→ **REQUIREMENT**: In this exercise, reproduce all the entries that follow exactly.

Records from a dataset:
=-=-=

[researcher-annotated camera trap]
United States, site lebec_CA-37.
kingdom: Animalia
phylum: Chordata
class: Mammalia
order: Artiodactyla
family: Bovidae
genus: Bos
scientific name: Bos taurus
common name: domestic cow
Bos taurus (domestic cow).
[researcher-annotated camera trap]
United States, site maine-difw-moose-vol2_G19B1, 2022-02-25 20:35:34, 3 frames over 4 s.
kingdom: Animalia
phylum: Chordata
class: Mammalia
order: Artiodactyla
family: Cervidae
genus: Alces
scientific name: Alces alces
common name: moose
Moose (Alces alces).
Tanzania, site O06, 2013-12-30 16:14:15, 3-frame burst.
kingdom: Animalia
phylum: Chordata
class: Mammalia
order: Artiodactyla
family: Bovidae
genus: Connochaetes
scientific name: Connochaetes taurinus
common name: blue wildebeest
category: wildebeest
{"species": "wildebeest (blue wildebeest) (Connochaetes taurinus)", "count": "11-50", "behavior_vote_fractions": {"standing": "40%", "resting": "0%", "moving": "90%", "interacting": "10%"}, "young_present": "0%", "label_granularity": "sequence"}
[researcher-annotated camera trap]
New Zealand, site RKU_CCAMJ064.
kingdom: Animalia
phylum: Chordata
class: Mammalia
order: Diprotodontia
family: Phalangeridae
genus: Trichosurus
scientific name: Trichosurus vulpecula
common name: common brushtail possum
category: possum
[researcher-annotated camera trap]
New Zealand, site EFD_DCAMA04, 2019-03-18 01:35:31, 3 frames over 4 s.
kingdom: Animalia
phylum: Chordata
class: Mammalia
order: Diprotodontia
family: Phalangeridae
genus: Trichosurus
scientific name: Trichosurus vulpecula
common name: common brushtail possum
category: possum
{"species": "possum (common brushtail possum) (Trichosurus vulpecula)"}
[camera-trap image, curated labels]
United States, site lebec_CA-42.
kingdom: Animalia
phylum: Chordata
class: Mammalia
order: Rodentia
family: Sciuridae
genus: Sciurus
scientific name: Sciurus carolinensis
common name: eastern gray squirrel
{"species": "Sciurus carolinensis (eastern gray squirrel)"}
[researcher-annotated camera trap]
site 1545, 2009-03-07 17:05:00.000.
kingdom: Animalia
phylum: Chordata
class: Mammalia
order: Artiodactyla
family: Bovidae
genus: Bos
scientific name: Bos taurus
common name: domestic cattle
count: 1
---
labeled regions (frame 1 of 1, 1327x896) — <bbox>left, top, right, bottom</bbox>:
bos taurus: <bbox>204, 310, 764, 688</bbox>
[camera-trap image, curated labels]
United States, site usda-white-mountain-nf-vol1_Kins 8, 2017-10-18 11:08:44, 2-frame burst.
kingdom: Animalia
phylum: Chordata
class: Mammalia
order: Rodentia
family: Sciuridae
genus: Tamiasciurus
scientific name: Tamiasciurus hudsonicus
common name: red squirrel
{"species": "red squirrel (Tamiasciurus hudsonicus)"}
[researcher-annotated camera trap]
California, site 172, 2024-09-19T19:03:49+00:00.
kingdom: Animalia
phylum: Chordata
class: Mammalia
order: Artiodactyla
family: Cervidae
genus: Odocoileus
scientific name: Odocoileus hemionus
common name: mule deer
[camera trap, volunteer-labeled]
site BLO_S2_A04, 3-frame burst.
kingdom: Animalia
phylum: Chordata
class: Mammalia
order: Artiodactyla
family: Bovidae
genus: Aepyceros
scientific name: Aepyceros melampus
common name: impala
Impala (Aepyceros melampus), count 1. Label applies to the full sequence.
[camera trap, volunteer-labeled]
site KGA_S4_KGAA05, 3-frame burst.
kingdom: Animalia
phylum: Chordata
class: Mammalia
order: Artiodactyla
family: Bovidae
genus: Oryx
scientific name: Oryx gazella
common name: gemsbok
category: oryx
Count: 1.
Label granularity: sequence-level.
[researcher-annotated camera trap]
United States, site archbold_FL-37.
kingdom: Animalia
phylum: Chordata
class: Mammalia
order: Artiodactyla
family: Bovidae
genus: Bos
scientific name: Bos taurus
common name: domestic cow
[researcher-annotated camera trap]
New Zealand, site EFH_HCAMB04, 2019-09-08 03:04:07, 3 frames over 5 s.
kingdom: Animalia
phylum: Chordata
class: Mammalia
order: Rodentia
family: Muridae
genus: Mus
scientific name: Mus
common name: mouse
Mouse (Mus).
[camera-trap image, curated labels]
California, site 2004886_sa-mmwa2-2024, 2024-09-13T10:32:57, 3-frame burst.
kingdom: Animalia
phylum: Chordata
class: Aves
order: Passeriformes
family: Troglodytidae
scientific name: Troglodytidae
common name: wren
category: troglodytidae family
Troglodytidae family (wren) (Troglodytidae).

=-=-=

→ **SOLUTION BELOW**:
[researcher-annotated camera trap]
United States, site lebec_CA-37.
kingdom: Animalia
phylum: Chordata
class: Mammalia
order: Artiodactyla
family: Bovidae
genus: Bos
scientific name: Bos taurus
common name: domestic cow
Bos taurus (domestic cow).
[researcher-annotated camera trap]
United States, site maine-difw-moose-vol2_G19B1, 2022-02-25 20:35:34, 3 frames over 4 s.
kingdom: Animalia
phylum: Chordata
class: Mammalia
order: Artiodactyla
family: Cervidae
genus: Alces
scientific name: Alces alces
common name: moose
Moose (Alces alces).
Tanzania, site O06, 2013-12-30 16:14:15, 3-frame burst.
kingdom: Animalia
phylum: Chordata
class: Mammalia
order: Artiodactyla
family: Bovidae
genus: Connochaetes
scientific name: Connochaetes taurinus
common name: blue wildebeest
category: wildebeest
{"species": "wildebeest (blue wildebeest) (Connochaetes taurinus)", "count": "11-50", "behavior_vote_fractions": {"standing": "40%", "resting": "0%", "moving": "90%", "interacting": "10%"}, "young_present": "0%", "label_granularity": "sequence"}
[researcher-annotated camera trap]
New Zealand, site RKU_CCAMJ064.
kingdom: Animalia
phylum: Chordata
class: Mammalia
order: Diprotodontia
family: Phalangeridae
genus: Trichosurus
scientific name: Trichosurus vulpecula
common name: common brushtail possum
category: possum
[researcher-annotated camera trap]
New Zealand, site EFD_DCAMA04, 2019-03-18 01:35:31, 3 frames over 4 s.
kingdom: Animalia
phylum: Chordata
class: Mammalia
order: Diprotodontia
family: Phalangeridae
genus: Trichosurus
scientific name: Trichosurus vulpecula
common name: common brushtail possum
category: possum
{"species": "possum (common brushtail possum) (Trichosurus vulpecula)"}
[camera-trap image, curated labels]
United States, site lebec_CA-42.
kingdom: Animalia
phylum: Chordata
class: Mammalia
order: Rodentia
family: Sciuridae
genus: Sciurus
scientific name: Sciurus carolinensis
common name: eastern gray squirrel
{"species": "Sciurus carolinensis (eastern gray squirrel)"}
[researcher-annotated camera trap]
site 1545, 2009-03-07 17:05:00.000.
kingdom: Animalia
phylum: Chordata
class: Mammalia
order: Artiodactyla
family: Bovidae
genus: Bos
scientific name: Bos taurus
common name: domestic cattle
count: 1
---
labeled regions (frame 1 of 1, 1327x896) — <bbox>left, top, right, bottom</bbox>:
bos taurus: <bbox>204, 310, 764, 688</bbox>
[camera-trap image, curated labels]
United States, site usda-white-mountain-nf-vol1_Kins 8, 2017-10-18 11:08:44, 2-frame burst.
kingdom: Animalia
phylum: Chordata
class: Mammalia
order: Rodentia
family: Sciuridae
genus: Tamiasciurus
scientific name: Tamiasciurus hudsonicus
common name: red squirrel
{"species": "red squirrel (Tamiasciurus hudsonicus)"}
[researcher-annotated camera trap]
California, site 172, 2024-09-19T19:03:49+00:00.
kingdom: Animalia
phylum: Chordata
class: Mammalia
order: Artiodactyla
family: Cervidae
genus: Odocoileus
scientific name: Odocoileus hemionus
common name: mule deer
[camera trap, volunteer-labeled]
site BLO_S2_A04, 3-frame burst.
kingdom: Animalia
phylum: Chordata
class: Mammalia
order: Artiodactyla
family: Bovidae
genus: Aepyceros
scientific name: Aepyceros melampus
common name: impala
Impala (Aepyceros melampus), count 1. Label applies to the full sequence.
[camera trap, volunteer-labeled]
site KGA_S4_KGAA05, 3-frame burst.
kingdom: Animalia
phylum: Chordata
class: Mammalia
order: Artiodactyla
family: Bovidae
genus: Oryx
scientific name: Oryx gazella
common name: gemsbok
category: oryx
Count: 1.
Label granularity: sequence-level.
[researcher-annotated camera trap]
United States, site archbold_FL-37.
kingdom: Animalia
phylum: Chordata
class: Mammalia
order: Artiodactyla
family: Bovidae
genus: Bos
scientific name: Bos taurus
common name: domestic cow
[researcher-annotated camera trap]
New Zealand, site EFH_HCAMB04, 2019-09-08 03:04:07, 3 frames over 5 s.
kingdom: Animalia
phylum: Chordata
class: Mammalia
order: Rodentia
family: Muridae
genus: Mus
scientific name: Mus
common name: mouse
Mouse (Mus).
[camera-trap image, curated labels]
California, site 2004886_sa-mmwa2-2024, 2024-09-13T10:32:57, 3-frame burst.
kingdom: Animalia
phylum: Chordata
class: Aves
order: Passeriformes
family: Troglodytidae
scientific name: Troglodytidae
common name: wren
category: troglodytidae family
Troglodytidae family (wren) (Troglodytidae).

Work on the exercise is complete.